> Task goal
Repeat each record below exactly as given.

> Records for this task

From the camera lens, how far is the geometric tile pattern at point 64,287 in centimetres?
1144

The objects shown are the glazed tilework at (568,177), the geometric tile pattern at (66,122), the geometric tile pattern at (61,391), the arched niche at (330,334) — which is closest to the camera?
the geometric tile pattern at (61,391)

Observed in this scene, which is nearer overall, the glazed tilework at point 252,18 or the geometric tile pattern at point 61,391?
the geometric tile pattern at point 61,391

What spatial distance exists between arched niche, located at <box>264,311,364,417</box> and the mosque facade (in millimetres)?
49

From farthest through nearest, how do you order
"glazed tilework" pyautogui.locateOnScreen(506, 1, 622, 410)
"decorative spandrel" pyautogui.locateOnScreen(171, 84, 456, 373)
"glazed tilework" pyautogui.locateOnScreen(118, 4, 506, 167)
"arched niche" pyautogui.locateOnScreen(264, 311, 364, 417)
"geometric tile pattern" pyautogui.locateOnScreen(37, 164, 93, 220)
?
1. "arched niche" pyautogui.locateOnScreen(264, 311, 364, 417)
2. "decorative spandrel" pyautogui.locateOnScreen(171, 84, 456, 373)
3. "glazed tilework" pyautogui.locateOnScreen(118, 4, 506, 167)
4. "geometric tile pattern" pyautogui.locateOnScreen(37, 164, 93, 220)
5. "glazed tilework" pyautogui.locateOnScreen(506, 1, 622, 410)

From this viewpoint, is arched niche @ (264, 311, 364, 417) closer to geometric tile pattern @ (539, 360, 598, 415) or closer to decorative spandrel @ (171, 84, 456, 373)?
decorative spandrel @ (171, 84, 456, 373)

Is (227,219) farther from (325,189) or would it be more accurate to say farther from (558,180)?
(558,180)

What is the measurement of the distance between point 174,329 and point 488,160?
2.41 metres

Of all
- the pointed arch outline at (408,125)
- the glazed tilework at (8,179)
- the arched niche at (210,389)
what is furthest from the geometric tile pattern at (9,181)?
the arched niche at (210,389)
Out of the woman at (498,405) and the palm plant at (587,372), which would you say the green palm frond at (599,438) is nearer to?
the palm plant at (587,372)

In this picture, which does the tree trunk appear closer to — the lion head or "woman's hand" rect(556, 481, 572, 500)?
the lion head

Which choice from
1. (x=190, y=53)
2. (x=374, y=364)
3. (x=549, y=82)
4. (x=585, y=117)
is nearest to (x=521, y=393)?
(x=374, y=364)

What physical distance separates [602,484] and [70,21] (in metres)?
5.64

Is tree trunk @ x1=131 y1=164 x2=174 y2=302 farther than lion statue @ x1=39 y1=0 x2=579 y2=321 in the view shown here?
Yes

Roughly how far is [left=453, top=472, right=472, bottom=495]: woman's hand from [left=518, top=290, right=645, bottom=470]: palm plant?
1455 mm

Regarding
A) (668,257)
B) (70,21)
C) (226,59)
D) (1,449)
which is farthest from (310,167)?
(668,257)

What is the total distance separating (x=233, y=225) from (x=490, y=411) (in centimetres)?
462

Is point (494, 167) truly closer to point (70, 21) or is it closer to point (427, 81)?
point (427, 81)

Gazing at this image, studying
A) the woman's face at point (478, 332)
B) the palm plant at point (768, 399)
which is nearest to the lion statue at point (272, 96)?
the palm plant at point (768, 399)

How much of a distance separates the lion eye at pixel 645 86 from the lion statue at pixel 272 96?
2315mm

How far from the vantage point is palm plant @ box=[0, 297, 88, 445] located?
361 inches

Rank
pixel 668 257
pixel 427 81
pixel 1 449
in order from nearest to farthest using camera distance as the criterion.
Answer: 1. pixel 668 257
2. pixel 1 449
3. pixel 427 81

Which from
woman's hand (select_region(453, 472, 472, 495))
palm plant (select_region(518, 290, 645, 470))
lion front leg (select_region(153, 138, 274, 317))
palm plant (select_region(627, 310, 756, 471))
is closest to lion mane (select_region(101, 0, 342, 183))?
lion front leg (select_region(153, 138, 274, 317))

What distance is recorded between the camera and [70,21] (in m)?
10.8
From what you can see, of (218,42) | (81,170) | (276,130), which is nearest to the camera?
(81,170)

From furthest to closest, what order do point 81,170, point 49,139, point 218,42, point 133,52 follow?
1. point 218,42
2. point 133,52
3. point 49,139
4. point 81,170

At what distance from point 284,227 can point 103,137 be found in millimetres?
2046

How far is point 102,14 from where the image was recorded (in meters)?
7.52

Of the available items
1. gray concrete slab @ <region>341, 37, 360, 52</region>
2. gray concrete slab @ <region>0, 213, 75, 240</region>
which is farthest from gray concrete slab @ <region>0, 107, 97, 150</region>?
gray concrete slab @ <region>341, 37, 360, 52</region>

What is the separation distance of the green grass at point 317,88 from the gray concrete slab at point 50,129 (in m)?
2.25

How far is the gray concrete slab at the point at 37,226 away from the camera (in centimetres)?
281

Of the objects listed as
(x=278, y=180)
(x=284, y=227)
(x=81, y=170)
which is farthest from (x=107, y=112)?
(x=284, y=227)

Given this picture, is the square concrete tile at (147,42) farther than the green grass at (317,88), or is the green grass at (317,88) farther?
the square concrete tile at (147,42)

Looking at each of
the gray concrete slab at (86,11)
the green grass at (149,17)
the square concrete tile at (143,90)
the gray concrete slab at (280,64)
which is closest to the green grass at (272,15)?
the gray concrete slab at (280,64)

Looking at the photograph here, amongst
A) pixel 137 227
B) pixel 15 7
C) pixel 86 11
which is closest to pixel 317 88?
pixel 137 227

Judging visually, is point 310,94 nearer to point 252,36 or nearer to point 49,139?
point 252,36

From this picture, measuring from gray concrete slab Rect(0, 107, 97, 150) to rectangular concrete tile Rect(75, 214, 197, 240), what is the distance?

> Output below
From the camera lens, how far is the geometric tile pattern at point 64,287 in centimetres?
1144

The objects shown are the glazed tilework at (568,177), the geometric tile pattern at (66,122), the geometric tile pattern at (61,391), the arched niche at (330,334) — which is closest to the camera?
the geometric tile pattern at (61,391)

Observed in this scene, which is nearer overall, the glazed tilework at point 252,18 or the geometric tile pattern at point 61,391?
the geometric tile pattern at point 61,391

What spatial distance exists between arched niche, located at <box>264,311,364,417</box> and the mosque facade (in millimetres)?
49

From farthest through nearest, how do you order
"glazed tilework" pyautogui.locateOnScreen(506, 1, 622, 410)
"decorative spandrel" pyautogui.locateOnScreen(171, 84, 456, 373)
"glazed tilework" pyautogui.locateOnScreen(118, 4, 506, 167)
"arched niche" pyautogui.locateOnScreen(264, 311, 364, 417)
"geometric tile pattern" pyautogui.locateOnScreen(37, 164, 93, 220)
?
1. "arched niche" pyautogui.locateOnScreen(264, 311, 364, 417)
2. "decorative spandrel" pyautogui.locateOnScreen(171, 84, 456, 373)
3. "glazed tilework" pyautogui.locateOnScreen(118, 4, 506, 167)
4. "geometric tile pattern" pyautogui.locateOnScreen(37, 164, 93, 220)
5. "glazed tilework" pyautogui.locateOnScreen(506, 1, 622, 410)

From this viewpoint, is arched niche @ (264, 311, 364, 417) closer to geometric tile pattern @ (539, 360, 598, 415) or closer to decorative spandrel @ (171, 84, 456, 373)?
decorative spandrel @ (171, 84, 456, 373)

Is (227,219) farther from (325,189) or would it be more accurate to say farther from (558,180)?
(558,180)

What is the measurement of the distance between point 174,329 and point 488,160?
2.41 metres

Of all
- the pointed arch outline at (408,125)
- the glazed tilework at (8,179)
- the arched niche at (210,389)
what is furthest from the geometric tile pattern at (9,181)?
the arched niche at (210,389)
Out of the woman at (498,405) and the palm plant at (587,372), which would you say the green palm frond at (599,438) is nearer to?
the palm plant at (587,372)

In this picture, which does the tree trunk appear closer to — the lion head or "woman's hand" rect(556, 481, 572, 500)?
the lion head

Which choice from
1. (x=190, y=53)
2. (x=374, y=364)
3. (x=549, y=82)
4. (x=585, y=117)
is nearest to (x=521, y=393)?
(x=374, y=364)

What physical distance separates [602,484] and [70,21] (in metres)?
5.64

Is tree trunk @ x1=131 y1=164 x2=174 y2=302 farther than lion statue @ x1=39 y1=0 x2=579 y2=321 in the view shown here?
Yes

Roughly how far is [left=453, top=472, right=472, bottom=495]: woman's hand from [left=518, top=290, right=645, bottom=470]: palm plant?
1455 mm

Regarding
A) (668,257)
B) (70,21)
C) (226,59)
D) (1,449)
which is farthest from (310,167)?
(668,257)

What is the total distance separating (x=233, y=225) from (x=490, y=411) (in centimetres)?
462

Is point (494, 167) truly closer to point (70, 21) or is it closer to point (427, 81)?
point (427, 81)

Gazing at this image, studying
A) the woman's face at point (478, 332)
B) the palm plant at point (768, 399)
which is nearest to the lion statue at point (272, 96)?
the palm plant at point (768, 399)

How much of a distance separates the lion eye at pixel 645 86 from the lion statue at pixel 272 96?
2315mm

How far from the vantage point is palm plant @ box=[0, 297, 88, 445] located?
361 inches

Rank
pixel 668 257
pixel 427 81
pixel 1 449
in order from nearest to farthest using camera distance as the criterion.
Answer: 1. pixel 668 257
2. pixel 1 449
3. pixel 427 81

Which from
woman's hand (select_region(453, 472, 472, 495))
palm plant (select_region(518, 290, 645, 470))
lion front leg (select_region(153, 138, 274, 317))
palm plant (select_region(627, 310, 756, 471))
is closest to lion mane (select_region(101, 0, 342, 183))?
lion front leg (select_region(153, 138, 274, 317))

What distance is recorded between the camera and [70,21] (in m)?
10.8
From what you can see, of (218,42) | (81,170) | (276,130), which is nearest to the camera?
(81,170)

From furthest to closest, what order do point 81,170, point 49,139, point 218,42, point 133,52 follow?
1. point 218,42
2. point 133,52
3. point 49,139
4. point 81,170

At what distance from point 284,227 can point 103,137 be found in millimetres?
2046

How far is point 102,14 from where the image was recorded (in meters)?
7.52

Of the available items
1. gray concrete slab @ <region>341, 37, 360, 52</region>
2. gray concrete slab @ <region>0, 213, 75, 240</region>
which is farthest from gray concrete slab @ <region>0, 107, 97, 150</region>?
gray concrete slab @ <region>341, 37, 360, 52</region>

What is the separation distance of the green grass at point 317,88 from the gray concrete slab at point 50,129 (in m)?
2.25

How far is the gray concrete slab at the point at 37,226 away from the camera (in centimetres)?
281

Of the objects listed as
(x=278, y=180)
(x=284, y=227)
(x=81, y=170)
which is farthest from (x=107, y=112)?
(x=284, y=227)

Given this picture, is the square concrete tile at (147,42) farther than the green grass at (317,88), or is the green grass at (317,88) farther?
the square concrete tile at (147,42)

Looking at each of
the gray concrete slab at (86,11)
the green grass at (149,17)
the square concrete tile at (143,90)
the gray concrete slab at (280,64)
which is closest to the green grass at (272,15)?
the gray concrete slab at (280,64)

Looking at the photograph here, amongst
A) pixel 137 227
B) pixel 15 7
C) pixel 86 11
which is closest to pixel 317 88?
pixel 137 227

Judging visually, is point 310,94 nearer to point 252,36 or nearer to point 49,139?
point 252,36

From this picture, measuring from gray concrete slab Rect(0, 107, 97, 150) to rectangular concrete tile Rect(75, 214, 197, 240), what is the distance?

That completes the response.